___ Extract to read

This traditional mountain village has become so popular that at times its original appeal is in danger of being overwhelmed by tourism at its worst. Still, most visitors find it satisfying -- some even find it magical. It's about a 1 1/2-hour bus ride east of Ioannina. A couple of buses go to Metsovo in the morning, but only one returns from Metsovo in the late afternoon that allows for a day in the village. So either pay close attention to the always-changing bus schedule or, better still, rent a car. (Buses also come from Athens and Thessaloniki.)
Metsovo sits at about 1,000m (3,300 ft.) above sea level, nestled among peaks of the Pindos Mountains. In addition to day-trippers, serious nature lovers and hikers are drawn here from all over Greece and Europe. Overnight accommodations are often strained, especially during Greek holidays. And with ski slopes nearby, Metsovo is also a popular winter destination.
Visiting with the Vlachs -- One special inducement to visit Metsovo is that it's the center (in Greece) of the Vlach people, who claim descent from Latin-speaking Wallachians of what is now Romania. The Vlachs were originally shepherds who followed their flocks, and some still do just that; but over the centuries, many others settled down in Northern Greece and prospered in crafts, commerce, trade, and now tourism. Some wealthier Vlachs made their money dealing in wool. Because the Vlachs wrote little of their Latin-based language down and because it's not taught in the schools, it's in danger of being lost as the new generation marries and moves away. You'll find the Vlachs of Metsovo extremely congenial -- and patient -- when visitors ask them to say something in Vlach. (Don't expect your Latin to help much!) A declining number of older people wear traditional Vlach clothing every day, but fancier costumes come out on Sundays and holidays. If you want to see their dances, July 26 is the village's feast day, but be forewarned -- the village will be jammed.

______
___ Data supplied

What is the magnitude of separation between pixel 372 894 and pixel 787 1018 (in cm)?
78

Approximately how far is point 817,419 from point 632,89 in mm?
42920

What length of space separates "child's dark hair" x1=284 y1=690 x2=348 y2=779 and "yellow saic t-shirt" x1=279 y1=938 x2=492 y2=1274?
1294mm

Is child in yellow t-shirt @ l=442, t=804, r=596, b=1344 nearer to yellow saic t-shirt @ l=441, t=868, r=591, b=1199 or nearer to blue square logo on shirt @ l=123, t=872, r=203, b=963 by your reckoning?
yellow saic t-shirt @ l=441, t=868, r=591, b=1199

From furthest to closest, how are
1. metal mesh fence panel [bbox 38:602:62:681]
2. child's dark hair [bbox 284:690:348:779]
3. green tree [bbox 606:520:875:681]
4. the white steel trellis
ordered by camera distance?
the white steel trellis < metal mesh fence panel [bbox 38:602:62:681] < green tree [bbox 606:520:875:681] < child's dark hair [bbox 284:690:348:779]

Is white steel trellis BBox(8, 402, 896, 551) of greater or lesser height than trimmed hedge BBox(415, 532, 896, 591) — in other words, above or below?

______

What you have to do: Reproduce the passage on Metsovo between "Metsovo sits at" and "popular winter destination.", inclusive. These entries were taken from a different source than the text.

Output for this task:
Metsovo sits at about 1,000m (3,300 ft.) above sea level, nestled among peaks of the Pindos Mountains. In addition to day-trippers, serious nature lovers and hikers are drawn here from all over Greece and Europe. Overnight accommodations are often strained, especially during Greek holidays. And with ski slopes nearby, Metsovo is also a popular winter destination.